PASSAGE SHOWN:
-=-=-

Continuing my weeklong series examining this 1991 monster/time travel/cyborg/political philosophy epic.
Notes of ominous, but familiar, music play. The creator of the classic music of Godzilla, Akira Ifukube, has returned for the first time in 16 years to score this film. The date 2204 AD appears as a deep sea vehicle scans the ocean floor. It discovers something as immediately familiar to Godzilla fans as Ifukube’s compositions: the body of the three-headed monster King Ghidorah — though it is missing one of heads after a 20th Century battle with Godzilla, as one of two mysterious figures aboard the sub explains to the other. Abruptly we return to 1992, as high above the lights of downtown Tokyo as we were deep under the sea.
Themes of time, the flow of history, and the effects of events centuries apart are already established. Time travel will be a major plot device in this story as it unfolds. Though how exactly it works, how history can be altered and rewritten will, unfortunately, not be well explained. Don’t forget that flash forward to 2204 and what it depicts — though the whole concept of a “flash forward” gets complicated in a time travel movie. We will eventually see that the 2204 scenes comes from timeline that actually hadn’t even been created “yet.” And that isn’t the biggest chronological paradox this movie will leave us with.
Our panorama of the huge present day city is invaded by a flying saucer. Countless thousands experience this close encounter. One witness observes from the roof of the “National Institute for Super Science.” It is Miki Saegusa, whom we met in the previous movie in this series, Godzilla vs. Biollante. Saegusa is a psychic researcher with a mysterious mental link with Godzilla. Appearing in six films of this series, she is a rare example of a reoccurring character in Godzilla movies. Many of the same actors can be seen throughout these monster sagas, but playing different roles. Curiously, while we see signs in English with the name of the organization that Saegusa works for, the subtitles refer to it as the “Paranormal Research Center.”Maybe the people tasked with localizing the movie thought an American audience would think “Super Science” sounded silly. I find “Paranormal Research Center” forgettably bland.
The next day newspapers are full of reports about the UFO. Science fiction author and reporter Kenichiro Terasawa gets a call from his editor at Super Mystery Magazine to cover the incident. Terasawa has little interest in such things. He’d rather look for a crazy old man who has been causing a ruckus at dinosaur museums. It is a little shocking that he would turn down what could be the story of the century (a real UFO!) to go after such a frivolous lead — but judging by the lavish, stylishly furnished house that Terasawa lives in, he must be successful enough to choose his own assignments. We will see that Terasawa is interested in tracking down the origins of Godzilla, which in his world is serious journalism: a very real, very imminent threat to all civilization, not a bit of column filler such as a UFO sighting could be.
For the next act, the film will continue along two plots that appear, for a time, unrelated. Scenes alternate between them, but I’ll look at them each one at a time.

-=-=-

PROVIDED RECORDS:
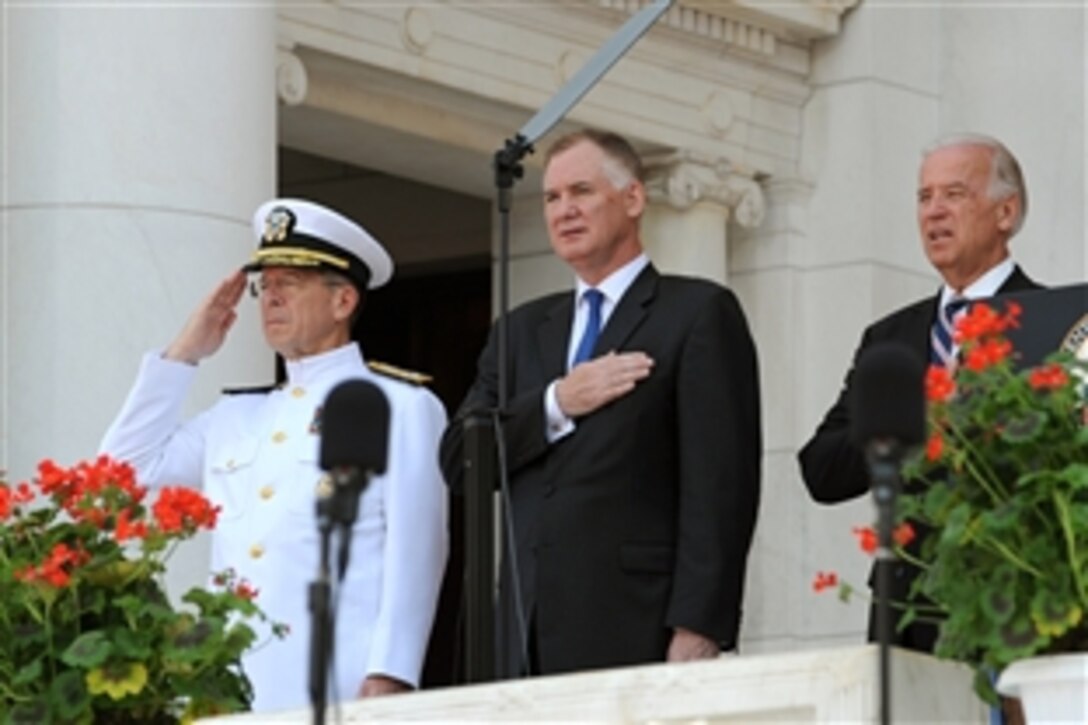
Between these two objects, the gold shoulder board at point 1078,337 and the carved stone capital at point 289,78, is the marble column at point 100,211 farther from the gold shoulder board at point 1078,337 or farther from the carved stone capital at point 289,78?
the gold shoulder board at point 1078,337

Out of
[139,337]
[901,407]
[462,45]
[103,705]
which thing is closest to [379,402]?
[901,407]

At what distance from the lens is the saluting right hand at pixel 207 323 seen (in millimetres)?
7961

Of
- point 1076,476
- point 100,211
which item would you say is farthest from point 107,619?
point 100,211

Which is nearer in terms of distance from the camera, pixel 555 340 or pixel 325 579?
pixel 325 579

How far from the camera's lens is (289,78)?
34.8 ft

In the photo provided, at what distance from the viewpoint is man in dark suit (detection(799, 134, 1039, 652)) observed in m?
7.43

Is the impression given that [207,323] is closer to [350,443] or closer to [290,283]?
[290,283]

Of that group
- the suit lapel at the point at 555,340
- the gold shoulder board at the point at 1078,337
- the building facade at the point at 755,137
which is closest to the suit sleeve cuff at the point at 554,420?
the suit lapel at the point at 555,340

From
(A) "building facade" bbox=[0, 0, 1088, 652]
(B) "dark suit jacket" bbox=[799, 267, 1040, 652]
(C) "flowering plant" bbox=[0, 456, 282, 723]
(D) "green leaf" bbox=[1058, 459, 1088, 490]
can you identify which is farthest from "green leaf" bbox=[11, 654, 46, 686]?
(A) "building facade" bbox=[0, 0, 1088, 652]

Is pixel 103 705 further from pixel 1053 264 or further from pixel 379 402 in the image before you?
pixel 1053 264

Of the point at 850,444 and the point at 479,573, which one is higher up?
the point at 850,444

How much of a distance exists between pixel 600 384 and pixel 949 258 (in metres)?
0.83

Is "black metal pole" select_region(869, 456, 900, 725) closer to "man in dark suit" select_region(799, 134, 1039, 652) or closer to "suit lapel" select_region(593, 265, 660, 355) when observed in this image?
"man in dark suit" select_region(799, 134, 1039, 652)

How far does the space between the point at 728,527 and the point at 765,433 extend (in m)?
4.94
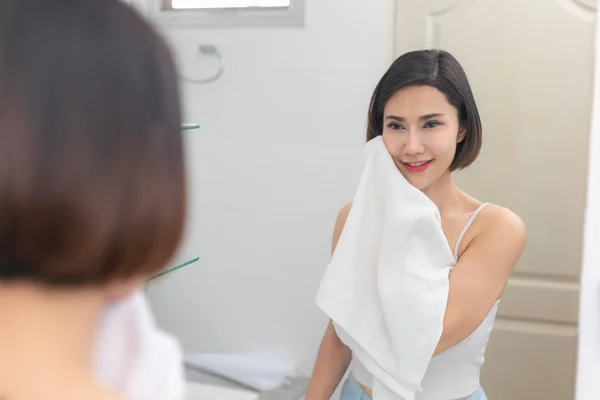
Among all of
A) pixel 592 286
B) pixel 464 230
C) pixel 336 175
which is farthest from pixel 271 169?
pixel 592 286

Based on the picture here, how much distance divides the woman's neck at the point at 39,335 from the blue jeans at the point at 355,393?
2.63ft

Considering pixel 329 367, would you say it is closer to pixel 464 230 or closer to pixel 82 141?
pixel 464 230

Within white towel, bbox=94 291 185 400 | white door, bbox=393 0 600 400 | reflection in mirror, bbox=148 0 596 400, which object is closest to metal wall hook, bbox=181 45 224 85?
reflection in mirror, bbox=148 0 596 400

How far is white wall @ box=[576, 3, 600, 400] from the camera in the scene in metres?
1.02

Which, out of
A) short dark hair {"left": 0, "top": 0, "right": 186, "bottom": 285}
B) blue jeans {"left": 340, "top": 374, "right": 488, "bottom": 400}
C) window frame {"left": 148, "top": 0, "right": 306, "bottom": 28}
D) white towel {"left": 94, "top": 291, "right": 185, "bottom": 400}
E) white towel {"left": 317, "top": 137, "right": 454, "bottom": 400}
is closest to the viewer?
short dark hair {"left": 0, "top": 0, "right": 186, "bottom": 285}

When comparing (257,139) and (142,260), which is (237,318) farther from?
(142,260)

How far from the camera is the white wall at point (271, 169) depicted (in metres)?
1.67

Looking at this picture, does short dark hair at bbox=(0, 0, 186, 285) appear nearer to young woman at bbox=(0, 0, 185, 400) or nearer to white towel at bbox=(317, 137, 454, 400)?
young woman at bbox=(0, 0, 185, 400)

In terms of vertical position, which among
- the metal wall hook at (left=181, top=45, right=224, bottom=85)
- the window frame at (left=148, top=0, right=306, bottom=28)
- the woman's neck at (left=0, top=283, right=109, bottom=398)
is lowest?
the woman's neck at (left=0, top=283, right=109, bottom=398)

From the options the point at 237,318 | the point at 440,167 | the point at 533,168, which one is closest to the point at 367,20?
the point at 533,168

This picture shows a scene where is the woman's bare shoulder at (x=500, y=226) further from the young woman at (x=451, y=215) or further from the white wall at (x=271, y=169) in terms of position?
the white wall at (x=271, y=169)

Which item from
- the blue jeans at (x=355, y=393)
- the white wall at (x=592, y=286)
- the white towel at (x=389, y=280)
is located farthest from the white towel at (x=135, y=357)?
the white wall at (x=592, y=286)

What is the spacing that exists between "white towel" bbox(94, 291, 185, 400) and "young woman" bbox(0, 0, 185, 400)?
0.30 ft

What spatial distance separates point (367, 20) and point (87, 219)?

-=-=-

CHALLENGE 1: Please output the portion of the Godzilla review starting at "Themes of time, the" and ending at "leave us with.", without changing a word.
CHALLENGE 2: Name every person the Godzilla review identifies by full name.
The lines above are material separate from the Godzilla review.

EXERCISE SOLUTION 1:
Themes of time, the flow of history, and the effects of events centuries apart are already established. Time travel will be a major plot device in this story as it unfolds. Though how exactly it works, how history can be altered and rewritten will, unfortunately, not be well explained. Don’t forget that flash forward to 2204 and what it depicts — though the whole concept of a “flash forward” gets complicated in a time travel movie. We will eventually see that the 2204 scenes comes from timeline that actually hadn’t even been created “yet.” And that isn’t the biggest chronological paradox this movie will leave us with.

EXERCISE SOLUTION 2:
Akira Ifukube
Miki Saegusa
Kenichiro Terasawa